Have you ever signed one of those releases promising that you won't sue, so that your kid could take part in an activity?
Well, the Florida Supreme Court just ruled that they are not valid for commercial purposes — go-cart races, all-terrain-vehicle courses and that kind of thing.
The practical result is that these Florida businesses can now be sued if kids get hurt. They'll either have to make sure they have good insurance, make sure they don't have accidents, stop allowing kids or go out of business.
Just to be clear: This ruling doesn't deal with the waivers that parents sign for nonprofit activities such as school and church groups, Boy and Girl Scouts and so forth.
But critics are worried that even for those groups, the line between "commercial" and "nonprofit" will be blurred, and will lead to more lawsuits.
Is a school field trip to an attraction that charges admission "commercial"? What if the kids get there on charter buses?
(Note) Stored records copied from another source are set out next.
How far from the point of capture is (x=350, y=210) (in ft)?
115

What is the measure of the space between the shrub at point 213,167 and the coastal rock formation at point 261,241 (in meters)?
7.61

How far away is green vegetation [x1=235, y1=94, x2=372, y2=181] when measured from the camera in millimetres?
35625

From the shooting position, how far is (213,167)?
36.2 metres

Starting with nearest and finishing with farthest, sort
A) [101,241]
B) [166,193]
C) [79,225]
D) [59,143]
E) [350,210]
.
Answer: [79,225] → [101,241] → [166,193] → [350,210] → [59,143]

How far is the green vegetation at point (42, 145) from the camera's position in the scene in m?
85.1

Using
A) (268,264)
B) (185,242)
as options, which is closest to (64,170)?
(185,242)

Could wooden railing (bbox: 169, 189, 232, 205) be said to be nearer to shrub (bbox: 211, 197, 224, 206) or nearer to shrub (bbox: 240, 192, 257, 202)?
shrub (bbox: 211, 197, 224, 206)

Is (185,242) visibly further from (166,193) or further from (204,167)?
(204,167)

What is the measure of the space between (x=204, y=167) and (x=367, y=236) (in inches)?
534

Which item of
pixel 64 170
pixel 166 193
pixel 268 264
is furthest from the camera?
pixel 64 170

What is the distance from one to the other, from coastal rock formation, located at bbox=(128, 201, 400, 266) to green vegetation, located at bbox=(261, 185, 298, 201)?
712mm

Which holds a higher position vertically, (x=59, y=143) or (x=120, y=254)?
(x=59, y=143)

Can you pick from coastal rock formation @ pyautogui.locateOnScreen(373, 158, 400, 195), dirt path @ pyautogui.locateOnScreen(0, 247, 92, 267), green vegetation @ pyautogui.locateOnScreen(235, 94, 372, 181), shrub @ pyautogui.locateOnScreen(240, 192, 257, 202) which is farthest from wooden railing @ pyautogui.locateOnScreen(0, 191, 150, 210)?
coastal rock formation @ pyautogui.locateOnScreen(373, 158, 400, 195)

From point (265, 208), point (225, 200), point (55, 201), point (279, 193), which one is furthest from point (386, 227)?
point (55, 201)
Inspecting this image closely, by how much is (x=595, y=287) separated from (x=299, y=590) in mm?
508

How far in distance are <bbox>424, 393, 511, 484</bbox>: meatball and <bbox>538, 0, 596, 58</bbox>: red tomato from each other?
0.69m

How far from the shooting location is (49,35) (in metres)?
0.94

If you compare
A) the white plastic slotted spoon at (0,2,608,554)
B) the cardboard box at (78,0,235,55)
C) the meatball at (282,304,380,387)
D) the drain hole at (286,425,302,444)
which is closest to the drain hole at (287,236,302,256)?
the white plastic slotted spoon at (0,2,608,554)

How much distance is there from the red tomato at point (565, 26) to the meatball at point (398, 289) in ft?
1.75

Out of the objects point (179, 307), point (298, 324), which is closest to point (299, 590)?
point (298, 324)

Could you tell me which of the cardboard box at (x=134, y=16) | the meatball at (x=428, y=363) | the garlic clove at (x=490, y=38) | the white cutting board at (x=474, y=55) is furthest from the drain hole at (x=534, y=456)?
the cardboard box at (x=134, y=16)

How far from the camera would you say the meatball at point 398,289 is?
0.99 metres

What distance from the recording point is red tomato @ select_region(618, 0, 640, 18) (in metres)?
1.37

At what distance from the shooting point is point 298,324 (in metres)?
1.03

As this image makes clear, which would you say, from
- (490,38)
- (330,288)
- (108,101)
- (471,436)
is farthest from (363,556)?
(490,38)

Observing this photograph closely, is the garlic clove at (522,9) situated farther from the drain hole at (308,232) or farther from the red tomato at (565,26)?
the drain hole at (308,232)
What if a Scout troop goes to Disney World?
"Every county in Florida is going to be affected to some degree," predicts Adam Babington, a lawyer for the Florida Chamber of Commerce.
But the lawyer who won the case says it means only that businesses no longer have total immunity because parents sign a piece of paper saying, "It's okay if you hurt or kill him."
The lawyer, Bard Rockenbach of West Palm Beach, says businesses should be able to operate safely without requiring parents to sign away their rights. "It's the threat of getting sued that makes people behave reasonably and keeps kids safe," he says.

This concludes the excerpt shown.